Recently, Microsoft disclosed a critical Whisper Leak vulnerability that threatens all remote language models (LLMs) in a potentially catastrophic manner. This new, entirely passive, side-channel attack enables adversaries to observe encrypted network traffic. They can then use this data to make assumptions about what people are talking about, potentially violating user privacy. Our Microsoft Defender Security Research Team has partnered with global security leaders Jonathan Bar Or and Geoff McDonald. Collectively, they have done years of invaluable research into this concerning trend.
Whisper Leak exploits vulnerabilities that can be easily found in most popular LLMs. It highlights that despite encryption, adversaries may still be able to obtain sensitive information about user interactions under specific circumstances. The ramifications of such a vulnerability go beyond the federal government, threatening data integrity and user privacy across every sector.
Understanding Whisper Leak
Whisper Leak is an advanced side-channel attack that particularly targets remote language models. This vulnerability expands upon previous research. It demonstrates that most LLMs—specifically those from Alibaba, DeepSeek, Mistral, Microsoft, OpenAI and xAI—are shockingly vulnerable to such attacks. Indeed, the researchers found these models are still scoring more than 98% on multi-turn attacks. This research surfaces a systemic problem in our current model architectures.

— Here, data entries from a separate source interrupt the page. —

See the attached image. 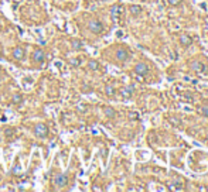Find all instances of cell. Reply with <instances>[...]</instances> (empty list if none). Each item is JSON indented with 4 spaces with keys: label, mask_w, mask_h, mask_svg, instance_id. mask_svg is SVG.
Here are the masks:
<instances>
[{
    "label": "cell",
    "mask_w": 208,
    "mask_h": 192,
    "mask_svg": "<svg viewBox=\"0 0 208 192\" xmlns=\"http://www.w3.org/2000/svg\"><path fill=\"white\" fill-rule=\"evenodd\" d=\"M68 175L67 174H57L52 179V185L55 188H64L68 185Z\"/></svg>",
    "instance_id": "cell-1"
},
{
    "label": "cell",
    "mask_w": 208,
    "mask_h": 192,
    "mask_svg": "<svg viewBox=\"0 0 208 192\" xmlns=\"http://www.w3.org/2000/svg\"><path fill=\"white\" fill-rule=\"evenodd\" d=\"M88 28L89 31L93 34H96V35H99V34L103 33V30H105V27H103V24L99 21V20H91L88 23Z\"/></svg>",
    "instance_id": "cell-2"
},
{
    "label": "cell",
    "mask_w": 208,
    "mask_h": 192,
    "mask_svg": "<svg viewBox=\"0 0 208 192\" xmlns=\"http://www.w3.org/2000/svg\"><path fill=\"white\" fill-rule=\"evenodd\" d=\"M34 134L37 137H44L48 136V126H47L46 123H37L36 126H34Z\"/></svg>",
    "instance_id": "cell-3"
},
{
    "label": "cell",
    "mask_w": 208,
    "mask_h": 192,
    "mask_svg": "<svg viewBox=\"0 0 208 192\" xmlns=\"http://www.w3.org/2000/svg\"><path fill=\"white\" fill-rule=\"evenodd\" d=\"M44 59H46V52H44V50H41V48H36L34 52H33V61L38 62V64H43Z\"/></svg>",
    "instance_id": "cell-4"
},
{
    "label": "cell",
    "mask_w": 208,
    "mask_h": 192,
    "mask_svg": "<svg viewBox=\"0 0 208 192\" xmlns=\"http://www.w3.org/2000/svg\"><path fill=\"white\" fill-rule=\"evenodd\" d=\"M134 72L137 74V75H146L149 72V66L144 64V62H139L137 65L134 66Z\"/></svg>",
    "instance_id": "cell-5"
},
{
    "label": "cell",
    "mask_w": 208,
    "mask_h": 192,
    "mask_svg": "<svg viewBox=\"0 0 208 192\" xmlns=\"http://www.w3.org/2000/svg\"><path fill=\"white\" fill-rule=\"evenodd\" d=\"M11 55H13V58H16V59H23L24 58V48H21V47L13 48Z\"/></svg>",
    "instance_id": "cell-6"
},
{
    "label": "cell",
    "mask_w": 208,
    "mask_h": 192,
    "mask_svg": "<svg viewBox=\"0 0 208 192\" xmlns=\"http://www.w3.org/2000/svg\"><path fill=\"white\" fill-rule=\"evenodd\" d=\"M178 41H180V44L183 47H188V45H191V42H193V38L190 37V35H187V34H183V35H180Z\"/></svg>",
    "instance_id": "cell-7"
},
{
    "label": "cell",
    "mask_w": 208,
    "mask_h": 192,
    "mask_svg": "<svg viewBox=\"0 0 208 192\" xmlns=\"http://www.w3.org/2000/svg\"><path fill=\"white\" fill-rule=\"evenodd\" d=\"M116 58H118V61H126L128 58H129V54H128V51L126 50H123V48H120V50H118V52H116Z\"/></svg>",
    "instance_id": "cell-8"
},
{
    "label": "cell",
    "mask_w": 208,
    "mask_h": 192,
    "mask_svg": "<svg viewBox=\"0 0 208 192\" xmlns=\"http://www.w3.org/2000/svg\"><path fill=\"white\" fill-rule=\"evenodd\" d=\"M191 69H194L195 72H204V69H205V66H204L203 62H200V61H193L191 62Z\"/></svg>",
    "instance_id": "cell-9"
},
{
    "label": "cell",
    "mask_w": 208,
    "mask_h": 192,
    "mask_svg": "<svg viewBox=\"0 0 208 192\" xmlns=\"http://www.w3.org/2000/svg\"><path fill=\"white\" fill-rule=\"evenodd\" d=\"M103 113H105V116H106L108 119H113V117H116L115 109L111 108V106H106V108L103 109Z\"/></svg>",
    "instance_id": "cell-10"
},
{
    "label": "cell",
    "mask_w": 208,
    "mask_h": 192,
    "mask_svg": "<svg viewBox=\"0 0 208 192\" xmlns=\"http://www.w3.org/2000/svg\"><path fill=\"white\" fill-rule=\"evenodd\" d=\"M123 11V7L122 6H119V5H116V6H113L111 9V13H112V16L113 17H118V16H120V13Z\"/></svg>",
    "instance_id": "cell-11"
},
{
    "label": "cell",
    "mask_w": 208,
    "mask_h": 192,
    "mask_svg": "<svg viewBox=\"0 0 208 192\" xmlns=\"http://www.w3.org/2000/svg\"><path fill=\"white\" fill-rule=\"evenodd\" d=\"M142 13V7L139 5H132L130 6V14L132 16H139V14Z\"/></svg>",
    "instance_id": "cell-12"
},
{
    "label": "cell",
    "mask_w": 208,
    "mask_h": 192,
    "mask_svg": "<svg viewBox=\"0 0 208 192\" xmlns=\"http://www.w3.org/2000/svg\"><path fill=\"white\" fill-rule=\"evenodd\" d=\"M88 68L91 71H98L99 69V64H98V61H95V59H91V61H88Z\"/></svg>",
    "instance_id": "cell-13"
},
{
    "label": "cell",
    "mask_w": 208,
    "mask_h": 192,
    "mask_svg": "<svg viewBox=\"0 0 208 192\" xmlns=\"http://www.w3.org/2000/svg\"><path fill=\"white\" fill-rule=\"evenodd\" d=\"M5 133H6V136H7V137H11V136L16 134V129H14V127H6Z\"/></svg>",
    "instance_id": "cell-14"
},
{
    "label": "cell",
    "mask_w": 208,
    "mask_h": 192,
    "mask_svg": "<svg viewBox=\"0 0 208 192\" xmlns=\"http://www.w3.org/2000/svg\"><path fill=\"white\" fill-rule=\"evenodd\" d=\"M105 92H106L108 96H113V95H115V89H113V86H112V85H106Z\"/></svg>",
    "instance_id": "cell-15"
},
{
    "label": "cell",
    "mask_w": 208,
    "mask_h": 192,
    "mask_svg": "<svg viewBox=\"0 0 208 192\" xmlns=\"http://www.w3.org/2000/svg\"><path fill=\"white\" fill-rule=\"evenodd\" d=\"M132 92H133V88H132V86H129V88H126V89L122 90V95H123L125 98H129L130 95H132Z\"/></svg>",
    "instance_id": "cell-16"
},
{
    "label": "cell",
    "mask_w": 208,
    "mask_h": 192,
    "mask_svg": "<svg viewBox=\"0 0 208 192\" xmlns=\"http://www.w3.org/2000/svg\"><path fill=\"white\" fill-rule=\"evenodd\" d=\"M21 100H23V96H21L20 93L13 95V99H11V102H13V103H16V105H17V103H20Z\"/></svg>",
    "instance_id": "cell-17"
},
{
    "label": "cell",
    "mask_w": 208,
    "mask_h": 192,
    "mask_svg": "<svg viewBox=\"0 0 208 192\" xmlns=\"http://www.w3.org/2000/svg\"><path fill=\"white\" fill-rule=\"evenodd\" d=\"M72 48L74 50H81L82 48V42L78 41V40H72Z\"/></svg>",
    "instance_id": "cell-18"
},
{
    "label": "cell",
    "mask_w": 208,
    "mask_h": 192,
    "mask_svg": "<svg viewBox=\"0 0 208 192\" xmlns=\"http://www.w3.org/2000/svg\"><path fill=\"white\" fill-rule=\"evenodd\" d=\"M69 64L72 66H78L79 64H81V61H79L78 58H72V59H69Z\"/></svg>",
    "instance_id": "cell-19"
},
{
    "label": "cell",
    "mask_w": 208,
    "mask_h": 192,
    "mask_svg": "<svg viewBox=\"0 0 208 192\" xmlns=\"http://www.w3.org/2000/svg\"><path fill=\"white\" fill-rule=\"evenodd\" d=\"M181 3V0H169V5L171 6H178Z\"/></svg>",
    "instance_id": "cell-20"
},
{
    "label": "cell",
    "mask_w": 208,
    "mask_h": 192,
    "mask_svg": "<svg viewBox=\"0 0 208 192\" xmlns=\"http://www.w3.org/2000/svg\"><path fill=\"white\" fill-rule=\"evenodd\" d=\"M203 113L208 116V108H207V106H204V108H203Z\"/></svg>",
    "instance_id": "cell-21"
},
{
    "label": "cell",
    "mask_w": 208,
    "mask_h": 192,
    "mask_svg": "<svg viewBox=\"0 0 208 192\" xmlns=\"http://www.w3.org/2000/svg\"><path fill=\"white\" fill-rule=\"evenodd\" d=\"M84 106H85V105H79V106H78V110H79V112H84V110H85V108H84Z\"/></svg>",
    "instance_id": "cell-22"
}]
</instances>
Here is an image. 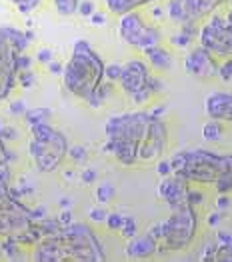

The study paints a troubling picture. Adversaries with the capacity to surveil communications can easily ascertain the subject matter of chats in encrypted channels. Jonathan Bar Or and Geoff McDonald noted,
“Cyber attackers in a position to observe the encrypted traffic (for example, a nation-state actor at the internet service provider layer, someone on the local network, or someone connected to the same Wi-Fi router) could use this cyber attack to infer if the user’s prompt is on a specific topic.”
This one result highlights a serious and increasing risk of harmful misuse of LLMs in sensitive settings.
The Vulnerability of Open-Weight Models
We recently disclosed Whisper Leak, a new class of prompt injection attack, which demonstrated that eight open-weight LLMs were highly prone to this kind of attack. These include models from major corporations like Alibaba’s Qwen3-32B, Google’s Gemma 3-1B-IT, Meta’s Llama3.3-70B-Instruct and OpenAI’s GPT-OSS-20b. These models cannot connect responses appropriately across multi-turn interactions. This disconnect shines a light on an important opportunity to better align model design with real-world needs.
Furthermore, they posited that the alignment strategies and priorities of development play a huge role on the resilience, or lack thereof, of these models. Capability-first models like Llama 3.3 and Qwen 3 are easier to game. In comparison, more safety-focused designs such as Google’s Gemma 3 show a much more even performance.
“These results underscore a systemic inability of current open-weight models to maintain safety guardrails across extended interactions.”
In light of these shocking discoveries related to Whisper Leak, researchers have proposed some fruitful countermeasures. OpenAI, Microsoft, and Mistral collaborated to devise a strategy involving the addition of a “random sequence of text of variable length” to each response generated by their models. This strategy successfully hides how many tokens are needed for dialogue, thus making the side-channel attack impossible.
Proposed Countermeasures
For all of these advancements, the potential for exploitation and abuse is just too great. A representative from Microsoft cautioned,
The researchers conceded that the ability of cyberattackers to conduct successful attacks would exceed their output projections. They emphasized that advanced attack models and deeper intentions in multi-turn dialogues enable this.
“If a government agency or internet service provider were monitoring traffic to a popular AI chatbot, they could reliably identify users asking questions about specific sensitive topics – whether that’s money laundering, political dissent, or other monitored subjects – even though all the traffic is encrypted.”
The researchers also acknowledged that with more sophisticated attack models and richer patterns available in multi-turn conversations, cyberattackers may achieve higher success rates than initially predicted.